Si obtiene un rendimiento medio anual del 6%, después de 30 años habría aportado 36.000 euros de su bolsillo. Pero su capital final podría estar cerca de 100.000 euros. Más de la mitad del resultado no vendría de sus aportaciones, sino del crecimiento acumulado.
Ejemplo 2: empezar tarde requiere más esfuerzo
Ahora imagina a Carlos, que empieza a invertir a los 40 años. Quiere alcanzar una cantidad parecida a la de Laura, pero tiene 15 años en lugar de 30.

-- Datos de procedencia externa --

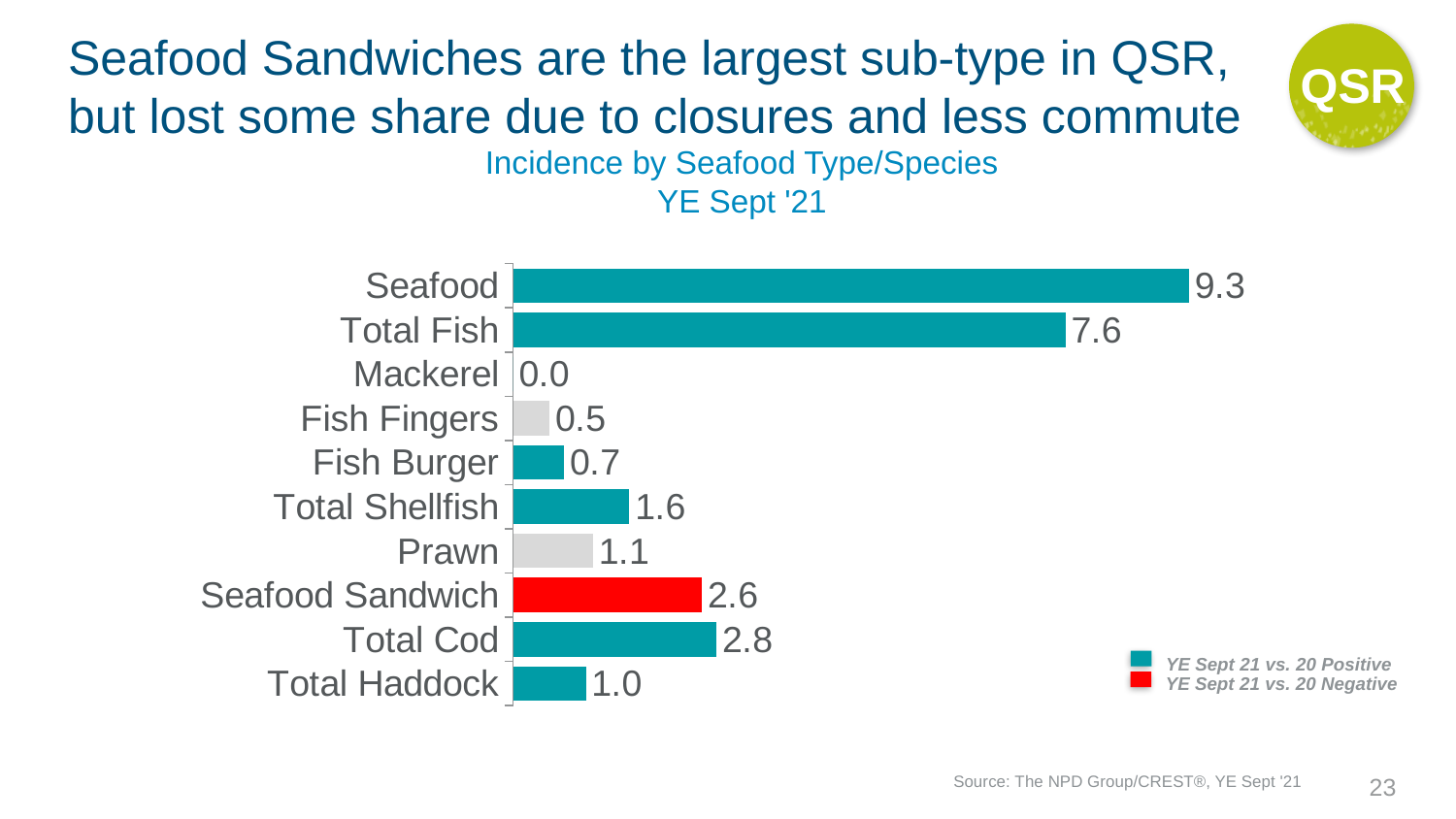
Which category is shown with a red bar, indicating a negative change YE Sept 21 vs. 20? Seafood Sandwich What is the value for Total Fish? 7.6 What is the difference between the values for Total Cod and Seafood Sandwich? 0.2 Which category has the highest value? Seafood Which is larger, the value for Total Shellfish or the value for Prawn? Total Shellfish What is the value for Seafood? 9.3 What is the value for Total Haddock? 1.0 What is the value for Seafood Sandwich? 2.6 Which category has the lowest value? Mackerel How many categories are shown in the chart? 10 What kind of chart is shown on the slide? Bar chart What is the difference between the values for Seafood and Total Fish? 1.7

Si invierte 100 euros al mes con el mismo rendimiento del 6% anual, después de 15 años habría aportado 18.000 euros y podría terminar con unos 29.000 euros. Es positivo, pero muy diferente. Para acercarse a los 100.000 euros en 15 años, tendría que invertir mucho más cada mes.
Ejemplo 3: la diferencia entre ahorrar e invertir
Ahorrar es necesario. Todos necesitamos dinero líquido para emergencias, gastos próximos y tranquilidad. Pero si tu dinero permanece durante muchos años en una cuenta que apenas genera intereses, puede perder poder adquisitivo por la inflación.
Si ahorras 200 euros al mes durante 25 años sin rendimiento, habrás acumulado 60.000 euros. Si inviertes esos mismos 200 euros al mes con un rendimiento medio anual del 6%, podrías llegar a unos 138.000 euros.
Ejemplo 4: una pequeña diferencia de rendimiento puede cambiar mucho
Supongamos que inviertes 300 euros al mes durante 30 años. Con un rendimiento medio anual del 4%, podrías terminar con unos 208.000 euros. Con un 6%, podrías terminar con unos 301.000 euros. Con un 8%, podrías superar los 447.000 euros.
La diferencia no está solo en el rendimiento anual. Está en cómo ese rendimiento se acumula durante décadas. Por eso los costes también importan: comisiones aparentemente pequeñas pueden reducir el resultado final cuando se mantienen durante muchos años.